◆ 주어진 과제 1 ◆
다음 진술 (a), (b), (c)가 제시문의 내용과 일치하는지 각각 예 또는 아니요로 답하고, 판단의 근거가 되는 제시문의 문구를 그대로 인용하세요. (a) STOPWORDS에는 "및"이 들어 있다. (b) 체크리스트 항목을 추출하는 함수는 "- [x]" 항목을 제외한다. (c) 키워드를 추출하는 함수는 한 글자짜리 단어도 키워드에 포함한다.

◆ 제시문 ◆

=======

DEFAULT_TASKS_DIR = "/home/jay/workspace/memory/tasks"
DEFAULT_REPORTS_DIR = "/home/jay/workspace/memory/reports"

STOPWORDS = {
    "의",
    "를",
    "을",
    "이",
    "가",
    "에",
    "에서",
    "로",
    "으로",
    "와",
    "과",
    "및",
    "또는",
    "등",
    "위",
    "아래",
    "것",
    "수",
    "때",
    "후",
    "전",
    "the",
    "a",
    "an",
    "is",
    "are",
    "in",
    "on",
    "at",
    "to",
    "for",
    "of",
    "and",
    "or",
    "with",
    "from",
    "by",
    "as",
    "be",
    "this",
    "that",
}


def _extract_checklist_items(content: str) -> list[str]:
    """
    마크다운에서 미완료 체크리스트 항목(- [ ]) 텍스트를 추출.

    - [ ] 패턴만 대상 (- [x] 는 이미 완료로 간주하여 제외)

    Returns:
        미완료 체크리스트 항목 텍스트 목록
    """
    pattern = re.compile(r"^- \[ \]\s+(.+)$", re.MULTILINE)
    return [m.group(1).strip() for m in pattern.finditer(content)]


def _extract_keywords(text: str) -> list[str]:
    """
    텍스트에서 핵심 키워드를 추출.

    - 2글자 이상 단어만 포함
    - 불용어(STOPWORDS) 제외
    - 마크다운 특수기호, 코드블록 기호 제거

    Returns:
        핵심 키워드 목록
    """
    # 마크다운 강조 및 특수기호 제거
    cleaned = re.sub(r"[`*_~\[\]()>#]", " ", text)
    # 단어 분리: 한글, 영문, 숫자 기준
    tokens = re.findall(r"[가-힣a-zA-Z0-9]+", cleaned)
    keywords = [t for t in tokens if len(t) >= 2 and t.lower() not in STOPWORDS]
    return keywords


def _item_covered(item_keywords: list[str], report_content: str) -> bool:
    """
    체크리스트 항목의 핵심 키워드 50% 이상이 보고서에 존재하면 "커버됨" 판정.

=======

◆ 주어진 과제 2 ◆
항목에서 "How do you arrange" 문구가 들어 있는 줄부터 "3. point (52, 119)" 문구가 들어 있는 줄까지를 양 끝 줄까지 포함해 JSON 문자열 목록으로 정리하세요. 한 줄을 문자열 하나로 하고, 빈 줄은 빼세요.

원본 항목:
=======

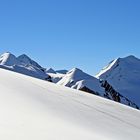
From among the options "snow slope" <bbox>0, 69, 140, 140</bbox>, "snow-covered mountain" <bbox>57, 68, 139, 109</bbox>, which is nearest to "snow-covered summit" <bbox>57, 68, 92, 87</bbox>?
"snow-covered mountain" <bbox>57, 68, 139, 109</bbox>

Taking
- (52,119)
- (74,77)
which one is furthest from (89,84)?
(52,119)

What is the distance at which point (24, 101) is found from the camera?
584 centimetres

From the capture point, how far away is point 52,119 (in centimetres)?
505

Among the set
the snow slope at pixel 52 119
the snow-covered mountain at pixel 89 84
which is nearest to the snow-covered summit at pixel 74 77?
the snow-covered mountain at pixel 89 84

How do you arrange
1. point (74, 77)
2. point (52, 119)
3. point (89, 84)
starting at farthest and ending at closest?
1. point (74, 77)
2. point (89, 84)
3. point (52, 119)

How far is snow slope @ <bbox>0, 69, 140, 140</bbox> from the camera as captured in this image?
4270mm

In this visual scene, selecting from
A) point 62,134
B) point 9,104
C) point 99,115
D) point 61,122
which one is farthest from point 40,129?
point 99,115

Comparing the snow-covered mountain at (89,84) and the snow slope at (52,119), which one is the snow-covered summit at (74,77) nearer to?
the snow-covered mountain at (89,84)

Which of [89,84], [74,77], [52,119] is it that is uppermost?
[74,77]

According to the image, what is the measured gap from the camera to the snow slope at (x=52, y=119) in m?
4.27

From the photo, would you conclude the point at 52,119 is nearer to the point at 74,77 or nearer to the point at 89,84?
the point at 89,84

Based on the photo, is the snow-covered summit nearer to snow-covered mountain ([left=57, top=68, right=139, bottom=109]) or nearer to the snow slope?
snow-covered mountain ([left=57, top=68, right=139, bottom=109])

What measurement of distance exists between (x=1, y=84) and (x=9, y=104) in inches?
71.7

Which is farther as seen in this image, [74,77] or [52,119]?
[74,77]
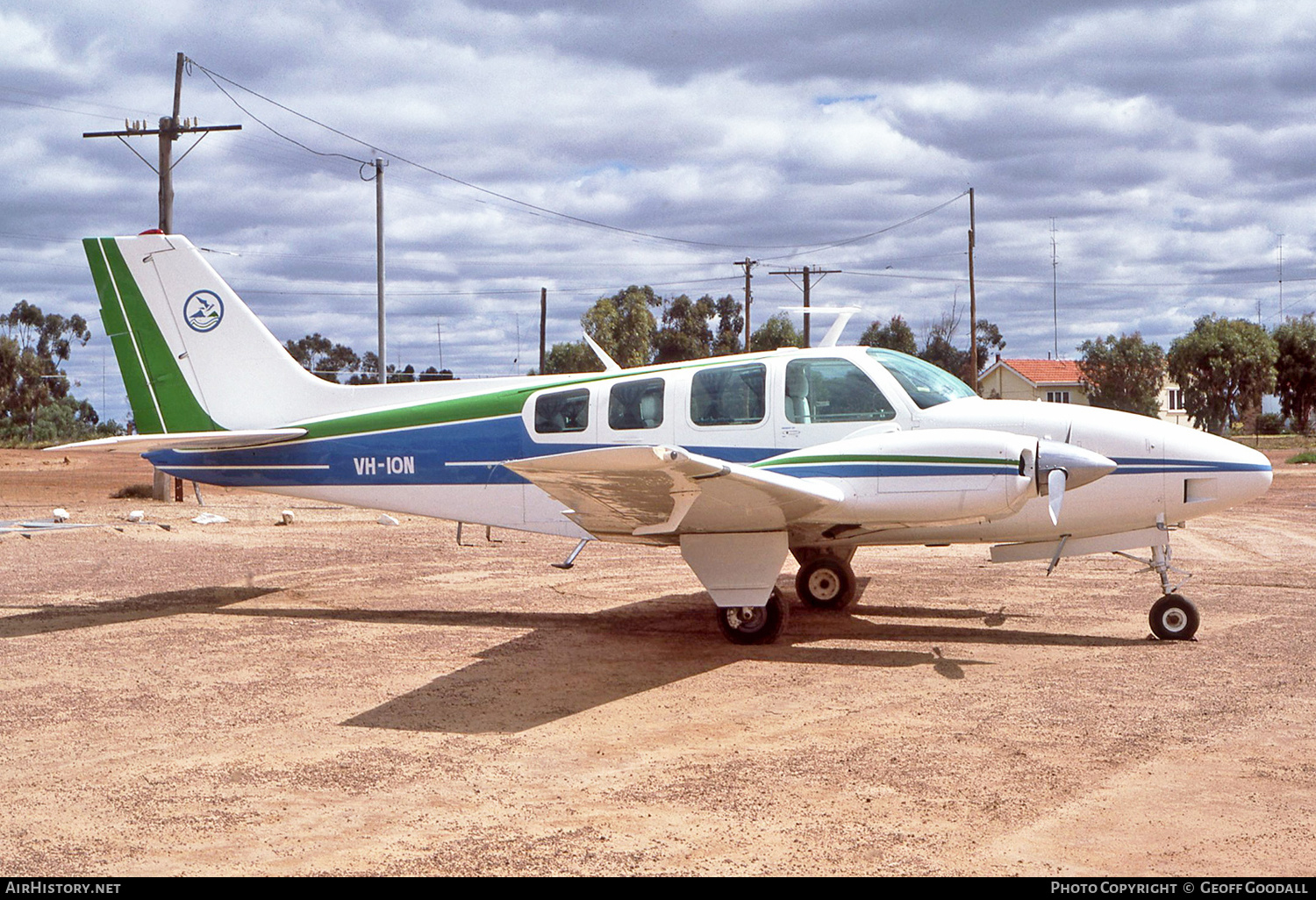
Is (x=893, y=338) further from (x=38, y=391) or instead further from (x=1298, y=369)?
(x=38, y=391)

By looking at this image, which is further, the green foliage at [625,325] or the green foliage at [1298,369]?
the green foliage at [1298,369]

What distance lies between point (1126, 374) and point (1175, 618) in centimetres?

=======

◆ 정답 결과 1 ◆
(a) 예. "및",
(b) 예. "- [x] 는 이미 완료로 간주하여 제외"
(c) 아니요. "2글자 이상 단어만 포함"

◆ 정답 결과 2 ◆
[
  "How do you arrange",
  "1. point (74, 77)",
  "2. point (52, 119)",
  "3. point (89, 84)",
  "starting at farthest and ending at closest?",
  "1. point (74, 77)",
  "2. point (89, 84)",
  "3. point (52, 119)"
]